Let The New Age Of Enlightenment Begin

The film Beyond The Black Rainbow(is it a film or just a movie?) was made back in 2010, yet I’d never heard of it until last summer when Jagjaguwar announced they were releasing the soundtrack to it on limited edition clear vinyl. What was that? Beyond The Black Rainbow? Wasn’t that a Wes Craven flick from back in the day, with that cat that was in Ruthless People? I had to look into this thing. Once I did I knew I needed to own this record.

The S/T was written and performed by Sinoia Caves, aka Jeremy Schmidt. He’s the keyboardist in the excellent Black Mountain. On their debut Schmidt was there but not very pronounced. On the album that proceeded it, In The Future, Schmidt made his presence known. Steeped in organ and spacey synths, that album pretty much defined Black Mountain as the quintessential 21st century purveyors of stoned, 70s progressive rock. When Schmidt is on his own as Sinoia Caves he gets lost in layers of analog synths and droning tones. It’s a beautiful thing. His first record as Sinoia Caves, The Enchanter Persuaded, is a thing of stoned, blissful beauty. All melancholy and spacey, it gave us an idea of what Schmidt could do as a guy alone in a room with a stack of synths. With Beyond The Black Rainbow he went all out. It’s filled with ominous voices -choirs of synth chords and overwhelming walls of saturated tones- that have both the feeling of doom and possible escape from said doom. “Forever Dilating Eye” pulses and moves like the careening new age crash it is. “Elena’s Sound World” is subtle and delicate, like the character in the film(movie) it’s named after. “Run Program: Sentionauts” sounds like Ken Hensley getting crazy with Uriah Heep, while “Arboria Tapes – Award Winning Gardens” is subtle and hazy. “1966 – Let The New Age Of Enlightenment Begin” is the tour de force here. It’s nearly 17 minutes of synths wavering in and out, fighting for attention. It’s like a hallucinogenic trip into some dark world. A synth symphony warming up out of key and nightmarish. It’s also during a pivotal scene in the film(movie.)

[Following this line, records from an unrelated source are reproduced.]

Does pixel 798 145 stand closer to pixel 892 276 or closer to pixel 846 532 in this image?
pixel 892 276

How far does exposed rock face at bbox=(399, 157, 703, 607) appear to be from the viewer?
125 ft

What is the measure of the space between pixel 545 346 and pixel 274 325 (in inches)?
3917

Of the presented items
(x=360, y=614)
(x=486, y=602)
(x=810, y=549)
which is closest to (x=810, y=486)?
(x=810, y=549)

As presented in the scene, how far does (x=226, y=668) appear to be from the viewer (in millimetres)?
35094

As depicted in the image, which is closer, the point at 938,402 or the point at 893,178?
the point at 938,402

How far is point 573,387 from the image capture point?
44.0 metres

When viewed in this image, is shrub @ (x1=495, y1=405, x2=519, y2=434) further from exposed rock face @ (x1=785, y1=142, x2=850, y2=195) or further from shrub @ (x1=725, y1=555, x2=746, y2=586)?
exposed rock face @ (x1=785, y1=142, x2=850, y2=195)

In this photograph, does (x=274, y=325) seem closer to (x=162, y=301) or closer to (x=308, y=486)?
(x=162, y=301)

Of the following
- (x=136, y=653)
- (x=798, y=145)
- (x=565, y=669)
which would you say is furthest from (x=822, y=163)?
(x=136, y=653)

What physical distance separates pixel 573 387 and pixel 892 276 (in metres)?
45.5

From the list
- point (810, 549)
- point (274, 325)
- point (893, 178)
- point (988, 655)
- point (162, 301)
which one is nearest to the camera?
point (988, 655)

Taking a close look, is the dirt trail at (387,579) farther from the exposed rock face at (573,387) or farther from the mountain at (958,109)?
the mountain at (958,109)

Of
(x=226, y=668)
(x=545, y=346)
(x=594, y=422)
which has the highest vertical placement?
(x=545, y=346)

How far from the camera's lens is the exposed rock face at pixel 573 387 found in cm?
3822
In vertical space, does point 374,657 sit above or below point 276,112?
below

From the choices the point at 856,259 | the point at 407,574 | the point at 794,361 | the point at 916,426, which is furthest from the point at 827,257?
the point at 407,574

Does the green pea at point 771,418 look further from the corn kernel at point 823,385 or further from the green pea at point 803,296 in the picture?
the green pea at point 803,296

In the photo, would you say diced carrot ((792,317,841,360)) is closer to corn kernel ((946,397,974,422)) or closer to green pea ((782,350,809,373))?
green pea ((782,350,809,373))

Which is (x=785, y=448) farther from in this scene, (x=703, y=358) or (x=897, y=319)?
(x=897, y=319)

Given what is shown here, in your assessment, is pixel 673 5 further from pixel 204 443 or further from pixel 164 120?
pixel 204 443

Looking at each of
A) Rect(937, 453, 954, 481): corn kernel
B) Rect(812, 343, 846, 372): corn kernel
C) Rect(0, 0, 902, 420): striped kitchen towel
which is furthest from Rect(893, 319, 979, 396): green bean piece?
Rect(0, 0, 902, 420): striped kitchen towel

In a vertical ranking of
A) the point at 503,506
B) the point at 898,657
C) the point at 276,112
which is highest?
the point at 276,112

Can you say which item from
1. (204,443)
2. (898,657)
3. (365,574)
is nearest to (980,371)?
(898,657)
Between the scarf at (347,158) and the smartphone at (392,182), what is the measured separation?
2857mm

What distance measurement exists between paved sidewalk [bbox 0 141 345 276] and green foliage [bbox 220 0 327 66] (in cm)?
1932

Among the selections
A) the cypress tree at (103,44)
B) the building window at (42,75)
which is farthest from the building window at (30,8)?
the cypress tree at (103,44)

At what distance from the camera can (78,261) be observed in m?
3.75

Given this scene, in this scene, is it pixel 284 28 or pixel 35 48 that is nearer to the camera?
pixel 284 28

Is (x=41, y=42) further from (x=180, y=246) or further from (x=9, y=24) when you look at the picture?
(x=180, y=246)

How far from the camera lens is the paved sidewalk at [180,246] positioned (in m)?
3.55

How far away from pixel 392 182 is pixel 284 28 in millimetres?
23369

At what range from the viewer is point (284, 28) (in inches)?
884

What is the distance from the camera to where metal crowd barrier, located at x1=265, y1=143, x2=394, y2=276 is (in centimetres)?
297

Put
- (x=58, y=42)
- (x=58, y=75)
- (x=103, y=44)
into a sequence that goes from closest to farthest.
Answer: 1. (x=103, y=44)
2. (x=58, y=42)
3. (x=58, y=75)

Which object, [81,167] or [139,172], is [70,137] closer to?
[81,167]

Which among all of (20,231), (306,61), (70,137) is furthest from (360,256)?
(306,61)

So about the film. No, it’s definitely a film. When I preordered the vinyl last summer it came with a DVD copy of the flick, so I got to watch it. For what it is, it’s pretty spectacular. Imagine some lost sci-fi epic from the early 80s directed by David Cronenberg that never made it out to prying eyes. Visually it’s stunning; colorful yet grainy, and scenes shot to perfection. You could make posters out of stills from this movie. What’s it about? It’s about this institution that did experiments regarding tapping the hidden potential in the human mind. Of course, there’s hallucinogenics involved, an ego-driven scientist, a patient with a gift, and a jealous protege that wants revenge for being slighted. It’s crazy, f****d up, and quite incredible. It captures the beauty and nostalgia of the sci fi b-movie to a tee. If you didn’t know it had been made in 2010 you’d swear you’d come across some lost early 80s sci fi gem.

But the real treat here is the soundtrack. Schmidt captures the mood of the movie perfectly. And the mark of a truly great S/T is one you can listen to and it holds up completely on its own. This one does that.

Well, I got a record to flip. Happy Friday.